In 1990, the administration should continue to protest the treatment of the ethnic Turks, but should also focus on human rights abuses against Bulgaria's Pomak minority. Although fewer in number than the Turks, the Pomaks are subjected to similar human rights abuses. Bulgarian Muslims, the Pomaks are generally denied the right to practice their religion or to use their Islamicized names. They are frequently harassed and persecuted by police and security forces. As of this writing, Pomaks who have requested passports have been denied them, even though under Bulgaria's new passport law any citizen (with certain well-defined exceptions) who applies for a passport has the right to obtain one. The administration should press the Bulgarian authorities to ensure that Pomak passport applications are processed in the same manner as applications from other citizens.

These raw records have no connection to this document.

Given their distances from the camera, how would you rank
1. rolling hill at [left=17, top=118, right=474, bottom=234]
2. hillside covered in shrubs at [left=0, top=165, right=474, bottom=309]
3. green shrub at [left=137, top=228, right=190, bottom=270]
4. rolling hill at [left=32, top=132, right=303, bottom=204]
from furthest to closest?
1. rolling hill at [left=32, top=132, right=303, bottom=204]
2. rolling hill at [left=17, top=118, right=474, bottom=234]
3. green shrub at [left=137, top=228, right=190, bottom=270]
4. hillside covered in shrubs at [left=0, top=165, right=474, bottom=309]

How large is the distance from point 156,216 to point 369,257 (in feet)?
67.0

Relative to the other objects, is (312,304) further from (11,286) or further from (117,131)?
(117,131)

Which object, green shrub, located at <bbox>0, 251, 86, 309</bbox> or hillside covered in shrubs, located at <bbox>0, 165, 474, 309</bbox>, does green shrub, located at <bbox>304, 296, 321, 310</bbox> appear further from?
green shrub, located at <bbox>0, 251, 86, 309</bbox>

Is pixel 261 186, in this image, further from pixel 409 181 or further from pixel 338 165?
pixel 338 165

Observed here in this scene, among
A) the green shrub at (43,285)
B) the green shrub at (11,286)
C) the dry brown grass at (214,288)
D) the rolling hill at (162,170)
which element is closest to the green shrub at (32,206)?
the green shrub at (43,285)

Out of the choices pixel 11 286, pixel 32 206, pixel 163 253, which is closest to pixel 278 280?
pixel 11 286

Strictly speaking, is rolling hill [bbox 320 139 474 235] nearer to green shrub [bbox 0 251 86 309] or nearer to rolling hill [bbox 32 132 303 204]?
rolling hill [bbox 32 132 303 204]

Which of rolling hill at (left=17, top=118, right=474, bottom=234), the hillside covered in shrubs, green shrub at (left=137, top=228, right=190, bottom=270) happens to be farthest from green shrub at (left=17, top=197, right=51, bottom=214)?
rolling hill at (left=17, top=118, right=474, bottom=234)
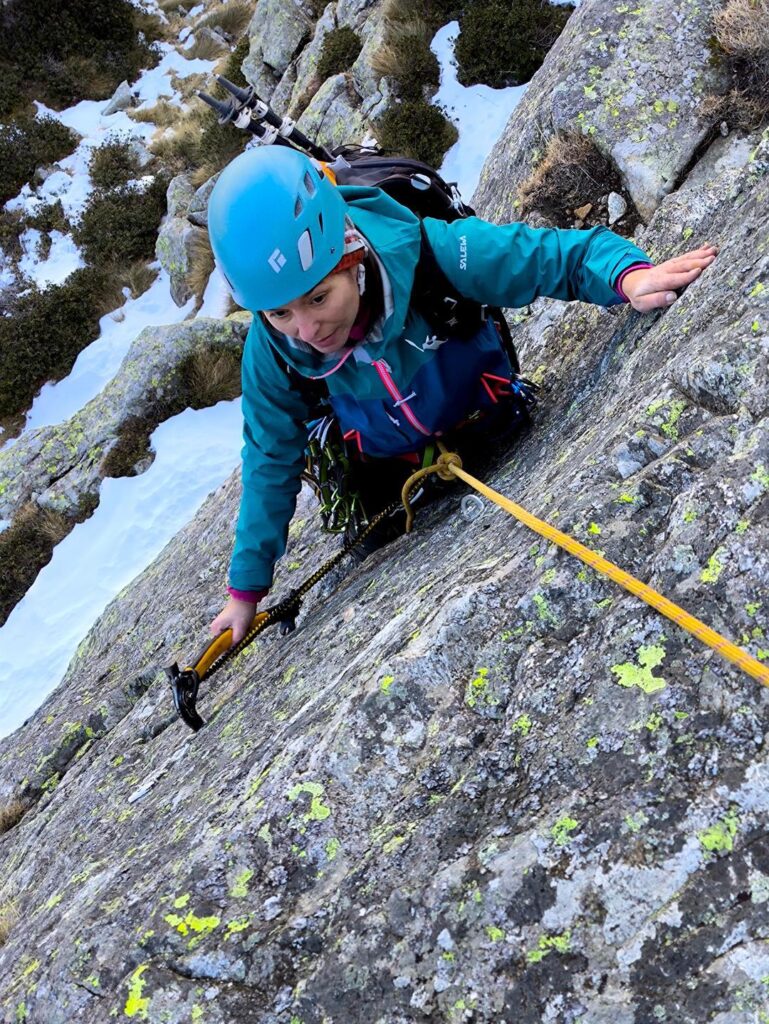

Until a CSCE meeting on the environment convened in Sofia in late October, the State Department paid insufficient public attention to the plight of a small but growing number of individuals who engaged in independent activities. Since January 1988, a number of independent groups have formed in Bulgaria to address such issues as human rights, the environment, religious freedom, and broader citizen participation in the political process. Members of these groups have had to endure varying degrees of persecution, ranging from job dismissal or expulsion from the country to imprisonment. As we indicated in last year's report, we would like to see the administration condemn human rights violations against these individuals more forcefully and more openly, and as soon as it learns of them. We note that in August, a State Department spokesman said that the United States would "continue to seek every opportunity" to express its concern over the problems of "individual Bulgarian human rights activists." However, aside from several speeches made at various CSCE conferences, we are aware of no public statements until the October meeting that actually extended strong support to Bulgarian human rights activists; at most the administration gave the persecution of these activists only cursory mention. Finally, in October, after several human rights activists were reportedly threatened with criminal charges for meeting with delegates to the CSCE environmental conference, the head of the U.S. delegation, Richard Smith, told the forum:
We are especially disturbed by reports that individuals have been harassed, threatened with expulsion and now may face criminal charges for their involvement in this gathering. We hope that these recent reports are not true and that Bulgarian citizens concerned with the environment -- or any other issue for that matter -- will be able to act upon their rights and freedoms this week and in the future.
We applaud the efforts of the U.S. embassy in Sofia to keep abreast of independent groups and their activities. During a fact-finding mission to Bulgaria, three representatives of Helsinki Watch were invited to a reception at Ambassador Polansky's residence to meet with a "Who's Who" of the independent movement in Bulgaria. In what should be a model program for other embassies, U.S. embassy staff members attend public events sponsored by independent groups to monitor the ability of these groups to engage in activities without harassment.